Poetry

On the Brilliance of Your Story

By Adrie Kusserow

Your fingers bruise your rosary with mad devotion.

When you first came to America, your loneliness swelling high above the bus station, up where the angels lay, you built your makeshift apocalyptic nest, pulling in the cheapest Jersey Gods that flew around, storm after storm in that neon grim city.

Now, you are losing it they say, paranoid delusions of soldiers breaking into your house, hiding your car from the police, clutching the hot vein of your cell phone as you drive your mother in her conical straw hat across the bumpy Vermont fields, staring out from her yolky Alzheimer’s haze as the car lurches over the mud and leaves. I tell them to let you be, let you suckle on the story that heals, even if it’s one they don’t approve. 

No one can weave as fiercely as you. You who never should have been exiled from Burma. You afraid to leave your apartment now, the isolation you say now suits you. You, in your tattered white bathrobe, gray roots frosting your scalp, peeking out from curtains, to see who might be there, like a spider sensing its web, pricked, wrapping each social worker in the pure white gauze and clouds of Jesus’ paradise, as they look at you and speak to you of maintaining healthy boundaries with the tenderness reserved for an infant or a dog. 

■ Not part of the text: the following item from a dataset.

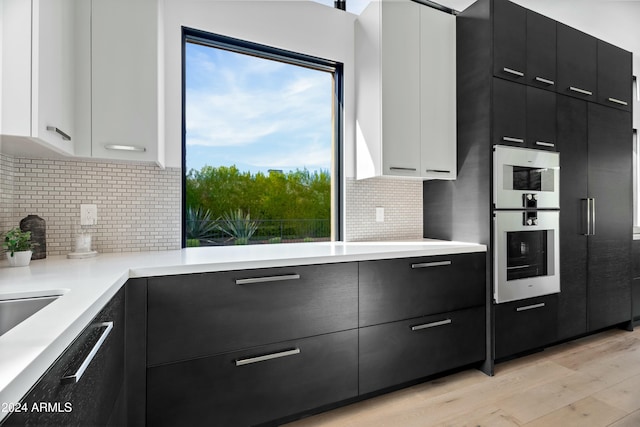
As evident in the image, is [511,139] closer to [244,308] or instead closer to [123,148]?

Once, you recalled for them the steamy jungles of your birth, the hell of your flight, where you ran and ran through the night and woke to a python wrapped around a tree, your father hacking its head off, prying its 17-foot long body off the trunk. It took so long for it to die, uncoil enough so you could feast on the eggs lined up like potatoes in its womb.

Though you tell them you are well, that reincarnation landed you with Jesus, they say you are in denial, (a form of death, a blindness), talk to you of the dangers of psychophobia, show you a cartoon called “My Ego”—What you really want to speak of is angels, the holy spirit, wings, dappled light, the latest issue of The Watchtower.

For now, who is to say what stories suffocate, or heal, which ones work or fall flat, comfort us in the dark?  The X-rays of your brain, with their gullies and black caves, may or may not save you. The ones they hurl to you for rescue, can still let whole vats of plump suffering slide through their nets, as the white coats proudly drag you on to shore.

Oh the brilliance of your story they say is covering up the real story. Don’t let them belittle it, as you coax yourself home each night with the angels that calm you. Who is to say what holds you intact as you’re hurled through space, landing with a thump into the great American refugee hive, and begin this frantic human work, perpetual manic revival, stretching your way through the half-light of this vast unraveling strangeness?

Adrie Kusserow, MTS ’90, is an anthropologist and poet whose fourth book, THE TRAUMA MANTRAS: A Memoir in Prose Poems, is forthcoming with Duke University Press in January 2024.